Aan je kind worden korte woordjes als “nee” of “stoppen”, “ik vind dat niet fijn” etc. geleerd om hem zo te leren zijn grenzen aan te geven en hem weerbaar te maken. We leren de kinderen in de ik-vorm te spreken en doen dat zelf ook. Als iets niet kan leggen we uit waarom het niet kan en benoemen wij het alternatief op een positieve manier. Zo geven we bijvoorbeeld niet aan dat kinderen niet mogen rennen in de gang. We zeggen liever dat ze zachtjes mogen lopen.
Peuters willen er graag bij horen en kijken op naar vriendjes en vriendinnetjes. Onder begeleiding van de pedagogisch medewerkers leren de kinderen om te gaan met empathie, begrip voor de ander en sociaal bewustzijn. Kinderen helpen elkaar met de jas aantrekken en troosten elkaar bij pijn. Sociaal gedrag leert je kind spelenderwijs. Peuters kunnen eenvoudige spelregels accepteren. De pedagogisch medewerkers introduceren en oefenen nu het begrip “om de beurt” en ook met winnen en verliezen door spelletjes te spelen.

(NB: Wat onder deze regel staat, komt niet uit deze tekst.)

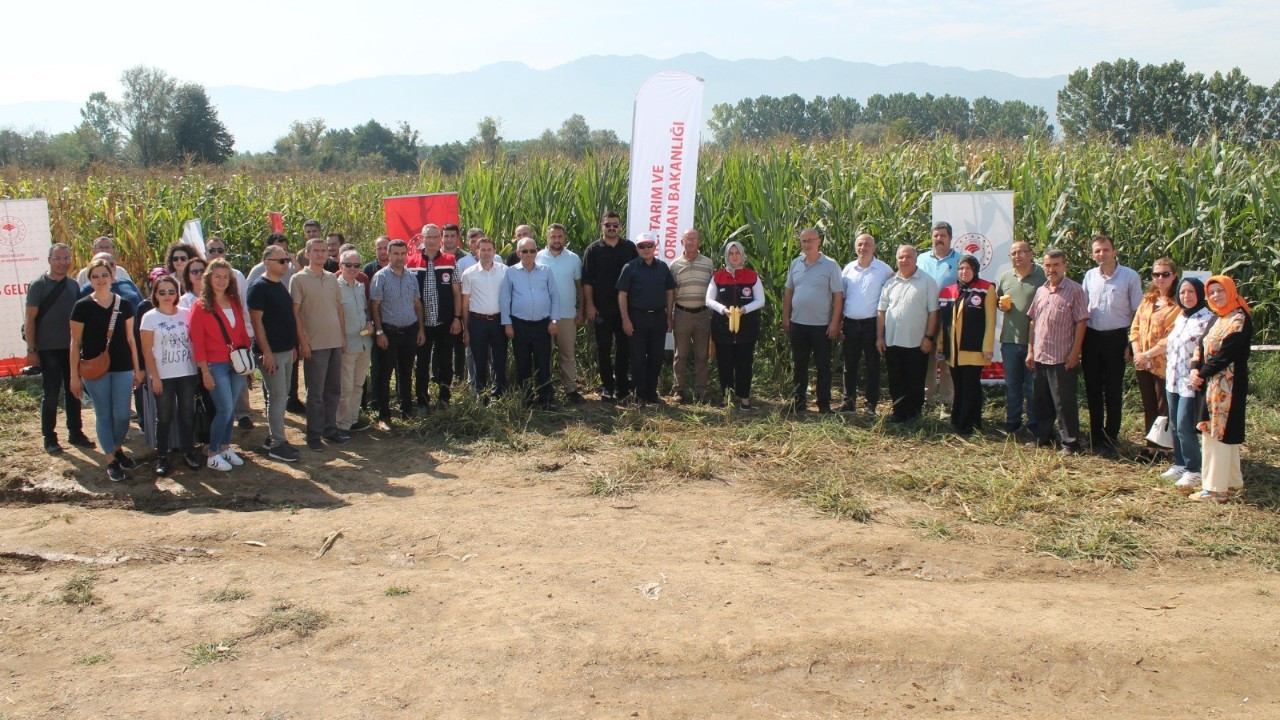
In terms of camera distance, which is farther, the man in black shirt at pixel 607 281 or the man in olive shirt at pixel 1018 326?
the man in black shirt at pixel 607 281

In deze periode vinden conflictjes plaats die vaak weer zelf opgelost worden. Als het de kinderen niet lukt om er samen uit te komen, helpt de pedagogisch medewerker hen. Door de kinderen naar elkaar te laten luisteren en de emoties voor hen te benoemen krijgen kinderen meer inzicht in de gevoelens van anderen en leren daar rekening mee te houden. Peuters leren en verwerken dingen door ze na te spelen. Verkleedkleren, knuffels, poppen, theeservies, al deze materialen helpen hen daarbij. Je kind leert hierdoor spelenderwijs samenwerken.
Mijlpalen
-
Samenspel
Je kind gaat steeds meer samenspelen met anderen. Met twee kinderen spelen gaat beter dan met meer kinderen
-
Vriendschap
In deze periode ontstaan de eerste vriendschappen.
-
Driftig
Omdat je kind nog niet goed kan plannen overziet hij sommige stappen nog niet. Als jij je kind komt ophalen en vindt dat het tijd is om naar huis te gaan, kan dat voor het kind als verrassing komen. Dit kan leiden tot een driftbui.
-
Afspraken
De regels die met elkaar worden afgesproken worden vaker geaccepteerd door je kind.
“JE KIND KRIJGT BIJ ONS DE RUIMTE OM EMOTIES TE ERVAREN EN TE UITEN.”